Daniel: A że jest akurat najlepsze na świecie, no to…
Michał: To właśnie o to chodzi, a nie po prostu kombinowanie, jak się mówi, gotowanie w tak zwanych prezerwatywach, niskich temperaturach i w ogóle, robienie pianek czy podawanie na płytach nagrobkowych jedzenia, to nie o to chodzi.
Daniel: Bardzo ci dziękuję.
Michał: Proszę bardzo.
Daniel: Michał Molenda, szef kuchni w Kuchni Otwartej, genialnym miejscu na mapie kulinarnej Wilanowa. Zapraszamy. Co dzisiaj masz na lunch?
Michał: Co dzisiaj mamy na lunch? Dzisiaj mamy chłodnik z kalarepy, mamy udko z kurczaka i sałatkę z truskawek z rzeżuchą i serem korycińskim. Tak typowo letnio, już letnią porą, już wiosna dobiega końca, więc przychodzimy w etap letni, więc takie zapachy grilla czy dymu, naszych polskich truskawek, polskich sezonowych warzyw, to jest najważniejsze, to, o co chodzi. Teraz jak przyjdziesz do restauracji, zjesz dobrą grzankę z trzema rodzajami pomidorów, powiesz: o, to zajebiste jedzenie.
Daniel: Tak we Włoszech jest.
Michał: We Włoszech jest i właśnie to o to chodzi.
Daniel: Tam się nikt nie napina.
Michał: A my się za bardzo napinamy. Strojami chcemy być coraz lepsi i coraz lepsze mieć auta i w ogóle. Wszystko fajnie, tylko po co to?
Daniel: Dobra, to powiedz, kiedy Gordona Ramsaya zaprosisz?
Michał: Myślę, że Gordon Ramsey już był w Polsce, byłem razem z nim wtedy na wycieczce, bo nie chciał jechać sam. Jechał do programu MasterChef i wiesz, później jak wracaliśmy z powrotem, to mówi: kto to jest Magda Gessler, bo mówi że takiej osoby nigdy nie spotkał, że bardzo dobrych mamy kucharzy-amatorów, był zdziwiony osobami, zaprosił te dziewczyny do restauracji do siebie i naprawdę jest zachwycony zawsze poziomem gotowania amatorów i zawodowców w Polsce, więc my naprawdę w Polsce nie mamy się czego wstydzić. Tylko musimy się jeszcze bardziej otwierać, żeby goście zagraniczni wiedzieli o tym, że my mamy takie super produkty.

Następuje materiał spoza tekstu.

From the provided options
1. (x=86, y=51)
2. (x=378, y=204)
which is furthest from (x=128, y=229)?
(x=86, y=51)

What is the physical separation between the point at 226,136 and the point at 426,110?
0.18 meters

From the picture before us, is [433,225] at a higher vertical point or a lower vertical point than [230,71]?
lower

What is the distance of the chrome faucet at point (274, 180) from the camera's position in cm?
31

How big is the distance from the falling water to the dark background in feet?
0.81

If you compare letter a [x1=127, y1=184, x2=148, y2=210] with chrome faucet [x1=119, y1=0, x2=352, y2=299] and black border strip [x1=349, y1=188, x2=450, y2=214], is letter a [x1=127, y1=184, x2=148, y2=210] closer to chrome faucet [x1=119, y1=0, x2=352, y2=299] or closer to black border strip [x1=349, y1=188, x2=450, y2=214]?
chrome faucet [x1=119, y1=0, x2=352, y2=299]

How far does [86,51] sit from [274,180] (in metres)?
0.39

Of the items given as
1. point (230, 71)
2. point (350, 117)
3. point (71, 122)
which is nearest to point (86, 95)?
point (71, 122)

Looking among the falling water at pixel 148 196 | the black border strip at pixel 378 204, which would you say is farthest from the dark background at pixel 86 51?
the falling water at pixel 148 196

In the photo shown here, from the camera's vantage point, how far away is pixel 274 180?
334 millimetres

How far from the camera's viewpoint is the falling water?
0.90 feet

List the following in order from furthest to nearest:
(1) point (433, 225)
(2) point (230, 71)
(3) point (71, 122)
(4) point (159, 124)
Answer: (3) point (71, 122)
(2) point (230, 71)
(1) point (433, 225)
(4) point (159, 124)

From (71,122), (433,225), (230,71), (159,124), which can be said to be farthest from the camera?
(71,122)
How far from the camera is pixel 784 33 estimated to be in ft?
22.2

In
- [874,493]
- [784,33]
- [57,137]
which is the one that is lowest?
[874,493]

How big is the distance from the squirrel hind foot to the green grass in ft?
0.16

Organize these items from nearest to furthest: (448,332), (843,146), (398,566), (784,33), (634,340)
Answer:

Nasze restauracje w Polsce naprawdę, na tle zagranicy, nie mają się czego wstydzić. Jak byśmy zrobili na przykład copy paste niektórych restauracji polskich, przenieśli je do Londynu, do Anglii, byłyby to super koncepty.

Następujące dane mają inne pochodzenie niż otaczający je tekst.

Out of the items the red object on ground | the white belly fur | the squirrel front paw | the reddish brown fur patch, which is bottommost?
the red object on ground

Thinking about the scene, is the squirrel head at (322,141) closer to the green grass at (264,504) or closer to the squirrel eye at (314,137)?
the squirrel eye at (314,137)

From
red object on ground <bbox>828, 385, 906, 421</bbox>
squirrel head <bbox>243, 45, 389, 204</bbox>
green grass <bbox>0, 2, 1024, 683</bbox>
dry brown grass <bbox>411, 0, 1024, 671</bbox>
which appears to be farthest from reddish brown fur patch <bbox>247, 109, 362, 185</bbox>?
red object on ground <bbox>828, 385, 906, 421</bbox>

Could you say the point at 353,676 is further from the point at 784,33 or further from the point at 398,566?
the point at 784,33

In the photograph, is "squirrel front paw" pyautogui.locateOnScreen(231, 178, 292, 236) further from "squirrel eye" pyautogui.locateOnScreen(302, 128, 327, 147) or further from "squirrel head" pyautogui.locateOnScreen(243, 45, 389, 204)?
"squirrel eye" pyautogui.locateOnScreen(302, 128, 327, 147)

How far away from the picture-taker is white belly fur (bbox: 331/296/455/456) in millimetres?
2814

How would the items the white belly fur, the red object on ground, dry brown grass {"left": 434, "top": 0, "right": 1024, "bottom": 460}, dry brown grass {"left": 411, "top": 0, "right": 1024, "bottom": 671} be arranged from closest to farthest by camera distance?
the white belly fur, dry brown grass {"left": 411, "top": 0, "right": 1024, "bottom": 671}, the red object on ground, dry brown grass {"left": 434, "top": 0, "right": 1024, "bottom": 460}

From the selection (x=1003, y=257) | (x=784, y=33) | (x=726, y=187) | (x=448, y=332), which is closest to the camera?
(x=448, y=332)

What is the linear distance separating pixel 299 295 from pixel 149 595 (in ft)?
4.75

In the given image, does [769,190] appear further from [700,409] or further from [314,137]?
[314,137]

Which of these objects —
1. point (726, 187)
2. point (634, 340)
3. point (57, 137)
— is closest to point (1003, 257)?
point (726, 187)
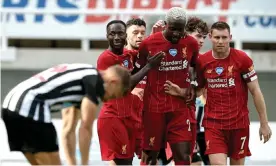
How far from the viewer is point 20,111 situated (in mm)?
8156

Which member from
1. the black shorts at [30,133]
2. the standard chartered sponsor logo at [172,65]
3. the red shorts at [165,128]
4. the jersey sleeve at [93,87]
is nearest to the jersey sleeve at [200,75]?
the standard chartered sponsor logo at [172,65]

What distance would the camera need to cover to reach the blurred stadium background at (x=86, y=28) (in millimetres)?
18891

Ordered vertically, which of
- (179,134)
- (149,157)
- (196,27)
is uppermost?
(196,27)

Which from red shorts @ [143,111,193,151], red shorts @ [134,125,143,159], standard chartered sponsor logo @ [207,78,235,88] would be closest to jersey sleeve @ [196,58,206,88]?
standard chartered sponsor logo @ [207,78,235,88]

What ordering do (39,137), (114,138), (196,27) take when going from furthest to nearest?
(196,27)
(114,138)
(39,137)

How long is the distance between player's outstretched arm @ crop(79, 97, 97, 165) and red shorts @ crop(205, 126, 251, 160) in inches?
89.3

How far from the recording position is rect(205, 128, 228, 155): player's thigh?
1016 centimetres

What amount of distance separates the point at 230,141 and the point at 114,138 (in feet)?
4.08

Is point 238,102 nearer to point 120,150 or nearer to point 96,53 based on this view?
point 120,150

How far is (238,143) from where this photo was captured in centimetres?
1030

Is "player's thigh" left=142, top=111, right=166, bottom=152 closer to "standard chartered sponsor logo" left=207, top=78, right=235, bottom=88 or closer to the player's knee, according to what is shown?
the player's knee

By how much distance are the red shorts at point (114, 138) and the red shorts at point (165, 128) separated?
8.8 inches

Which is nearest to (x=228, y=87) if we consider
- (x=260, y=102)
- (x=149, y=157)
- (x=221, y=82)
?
(x=221, y=82)

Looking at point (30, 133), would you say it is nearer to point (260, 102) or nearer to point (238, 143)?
point (238, 143)
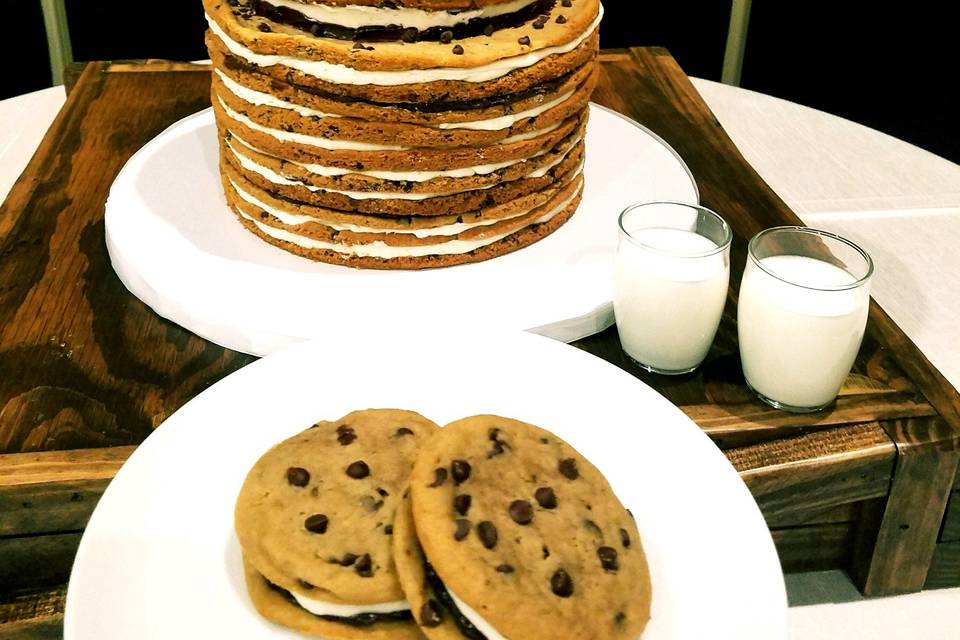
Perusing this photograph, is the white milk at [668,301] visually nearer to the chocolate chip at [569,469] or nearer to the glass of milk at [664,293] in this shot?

Daniel: Bardzo ci dziękuję.
Michał: Proszę bardzo.
Daniel: Życzę wszelkiego spełnienia marzeń i w ogóle, i projektów, i planów. Zapisuję się na otwarcie tego tajemniczego projektu, no i miłego dnia ci życzę.
Michał: Dzięki, tobie również.
Twoje zdanie jest ważne: zostaw komentarz, opinię albo recenzję. Dziękuję.
Ciekaw jestem co Michałowi nie gra u Mateusza Gesslera:>
A co do Amaro, no heloł, nawet na wyjeździe ponad setkę Gości potrafi obsłużyć, nawet w innym mieście.
Zaczął od małego miejsca, co nie znaczy, że nie stać go na coś więcej/szerzej. O czym się zresztą niedługo przekonamy;)
A 1000zł dla blogera za pozytywną opinię? Serio?
To ja za darmo jaram się niektórymi miejscami. Tam za darmo… płacę jeszcze. Eh ja naiwny!:D
Jak Michał nie chce u siebie blogerów, recenzentów to co? Mam omijać?:>
Ja akurat dziele się swoimi wrażeniami z czystej zajawki, pasji, uzależnienia i czasem uwielbienia/uznania dla tego, co jem. To źle że ktoś tak ma?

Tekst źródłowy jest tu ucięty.